Rows of spatial question data:
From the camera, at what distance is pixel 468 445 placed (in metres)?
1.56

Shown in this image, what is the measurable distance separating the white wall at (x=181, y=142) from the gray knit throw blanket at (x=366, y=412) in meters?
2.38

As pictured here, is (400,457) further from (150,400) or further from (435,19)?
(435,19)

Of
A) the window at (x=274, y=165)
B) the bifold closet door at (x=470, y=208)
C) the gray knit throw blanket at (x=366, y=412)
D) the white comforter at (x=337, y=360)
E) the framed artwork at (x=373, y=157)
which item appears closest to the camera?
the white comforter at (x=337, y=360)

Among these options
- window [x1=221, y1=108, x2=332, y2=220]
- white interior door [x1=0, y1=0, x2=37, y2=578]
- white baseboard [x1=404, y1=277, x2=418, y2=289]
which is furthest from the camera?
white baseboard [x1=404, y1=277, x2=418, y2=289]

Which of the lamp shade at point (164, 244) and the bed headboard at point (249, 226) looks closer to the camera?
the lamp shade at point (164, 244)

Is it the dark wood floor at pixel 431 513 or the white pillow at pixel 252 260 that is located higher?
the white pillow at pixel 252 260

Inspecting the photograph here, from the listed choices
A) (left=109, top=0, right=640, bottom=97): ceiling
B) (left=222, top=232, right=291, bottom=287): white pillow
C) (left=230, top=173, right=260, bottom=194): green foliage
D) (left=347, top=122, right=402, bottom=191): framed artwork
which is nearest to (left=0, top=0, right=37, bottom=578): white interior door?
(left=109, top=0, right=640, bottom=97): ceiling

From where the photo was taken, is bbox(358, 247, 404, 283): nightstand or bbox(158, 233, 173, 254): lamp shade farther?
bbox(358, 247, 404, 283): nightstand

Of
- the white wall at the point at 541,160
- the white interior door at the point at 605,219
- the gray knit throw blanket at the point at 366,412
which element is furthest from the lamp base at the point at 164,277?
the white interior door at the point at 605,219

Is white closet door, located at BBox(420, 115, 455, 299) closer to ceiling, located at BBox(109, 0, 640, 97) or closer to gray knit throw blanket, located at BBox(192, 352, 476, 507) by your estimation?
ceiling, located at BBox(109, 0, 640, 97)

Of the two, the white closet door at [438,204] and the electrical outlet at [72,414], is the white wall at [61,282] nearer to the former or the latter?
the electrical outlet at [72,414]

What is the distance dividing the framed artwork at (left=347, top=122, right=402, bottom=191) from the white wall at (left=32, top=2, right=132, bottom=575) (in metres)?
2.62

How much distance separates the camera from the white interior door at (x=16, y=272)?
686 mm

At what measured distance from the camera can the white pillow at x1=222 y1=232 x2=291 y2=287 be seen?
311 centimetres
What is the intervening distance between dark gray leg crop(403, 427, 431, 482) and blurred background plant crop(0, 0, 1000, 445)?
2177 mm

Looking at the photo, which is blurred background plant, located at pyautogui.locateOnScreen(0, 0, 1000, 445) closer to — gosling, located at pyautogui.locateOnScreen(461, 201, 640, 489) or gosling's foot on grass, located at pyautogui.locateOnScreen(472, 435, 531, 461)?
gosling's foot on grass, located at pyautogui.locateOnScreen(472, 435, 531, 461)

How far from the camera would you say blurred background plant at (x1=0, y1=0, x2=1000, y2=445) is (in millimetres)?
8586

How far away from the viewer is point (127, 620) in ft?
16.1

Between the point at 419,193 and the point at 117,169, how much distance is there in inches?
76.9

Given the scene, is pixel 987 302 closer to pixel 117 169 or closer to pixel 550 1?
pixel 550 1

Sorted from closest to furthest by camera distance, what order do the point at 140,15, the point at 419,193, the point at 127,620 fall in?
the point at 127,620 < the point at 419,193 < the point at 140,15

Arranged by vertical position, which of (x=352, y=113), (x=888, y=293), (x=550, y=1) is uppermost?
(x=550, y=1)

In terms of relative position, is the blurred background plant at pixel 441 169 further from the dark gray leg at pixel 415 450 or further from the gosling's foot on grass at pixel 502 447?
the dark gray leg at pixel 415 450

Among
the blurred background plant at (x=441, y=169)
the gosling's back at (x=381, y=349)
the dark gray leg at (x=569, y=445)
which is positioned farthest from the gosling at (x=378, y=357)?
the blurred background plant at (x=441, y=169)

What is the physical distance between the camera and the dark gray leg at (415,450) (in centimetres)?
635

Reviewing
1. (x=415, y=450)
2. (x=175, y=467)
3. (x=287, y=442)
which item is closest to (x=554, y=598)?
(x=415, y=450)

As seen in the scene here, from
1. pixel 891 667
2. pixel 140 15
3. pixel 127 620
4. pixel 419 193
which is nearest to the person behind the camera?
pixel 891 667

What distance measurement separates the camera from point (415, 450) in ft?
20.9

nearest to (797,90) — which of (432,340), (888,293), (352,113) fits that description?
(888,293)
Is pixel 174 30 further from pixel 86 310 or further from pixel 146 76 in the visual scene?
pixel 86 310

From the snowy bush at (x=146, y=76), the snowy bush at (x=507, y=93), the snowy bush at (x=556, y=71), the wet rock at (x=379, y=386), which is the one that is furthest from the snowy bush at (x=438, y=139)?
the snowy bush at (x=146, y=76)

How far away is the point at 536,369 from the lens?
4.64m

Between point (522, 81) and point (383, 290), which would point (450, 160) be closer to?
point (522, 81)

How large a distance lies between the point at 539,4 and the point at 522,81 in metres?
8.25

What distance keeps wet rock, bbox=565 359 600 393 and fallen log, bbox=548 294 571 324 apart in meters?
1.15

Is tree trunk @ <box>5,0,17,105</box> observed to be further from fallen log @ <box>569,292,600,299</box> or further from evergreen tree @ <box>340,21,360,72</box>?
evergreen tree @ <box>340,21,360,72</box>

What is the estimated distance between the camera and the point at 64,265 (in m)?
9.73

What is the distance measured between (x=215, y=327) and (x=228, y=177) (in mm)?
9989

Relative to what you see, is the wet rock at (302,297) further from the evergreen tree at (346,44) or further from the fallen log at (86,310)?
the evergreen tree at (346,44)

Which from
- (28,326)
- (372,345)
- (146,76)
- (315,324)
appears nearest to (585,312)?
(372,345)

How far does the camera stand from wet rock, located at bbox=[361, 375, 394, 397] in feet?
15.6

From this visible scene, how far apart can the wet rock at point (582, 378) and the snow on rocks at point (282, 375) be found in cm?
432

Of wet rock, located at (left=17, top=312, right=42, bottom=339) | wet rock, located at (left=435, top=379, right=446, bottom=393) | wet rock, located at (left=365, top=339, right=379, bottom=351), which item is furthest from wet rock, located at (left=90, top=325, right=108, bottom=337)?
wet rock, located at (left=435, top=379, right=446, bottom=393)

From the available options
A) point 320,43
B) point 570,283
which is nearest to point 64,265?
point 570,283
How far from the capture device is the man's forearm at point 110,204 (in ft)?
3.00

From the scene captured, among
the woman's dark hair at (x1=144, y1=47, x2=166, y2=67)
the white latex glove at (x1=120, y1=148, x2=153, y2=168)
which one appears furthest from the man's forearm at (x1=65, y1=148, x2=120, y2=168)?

PROBLEM: Copy exactly the lines above, from the one containing "How far does" through the very last line.

WRITTEN ANSWER:
How far does the camera stand from wet rock, located at bbox=[361, 375, 394, 397] in feet?
15.6

From this visible scene, how far apart can the wet rock at point (582, 378) and the snow on rocks at point (282, 375) be found in cm?
432

Of wet rock, located at (left=17, top=312, right=42, bottom=339) | wet rock, located at (left=435, top=379, right=446, bottom=393) | wet rock, located at (left=365, top=339, right=379, bottom=351), which item is furthest from wet rock, located at (left=90, top=325, right=108, bottom=337)?
wet rock, located at (left=435, top=379, right=446, bottom=393)

From the available options
A) point 320,43
B) point 570,283
which is nearest to point 64,265?
point 570,283
How far from the capture device is the man's forearm at point 110,204 (in ft)?
3.00

From the scene captured, among
the woman's dark hair at (x1=144, y1=47, x2=166, y2=67)
the white latex glove at (x1=120, y1=148, x2=153, y2=168)
which one appears furthest from the man's forearm at (x1=65, y1=148, x2=120, y2=168)?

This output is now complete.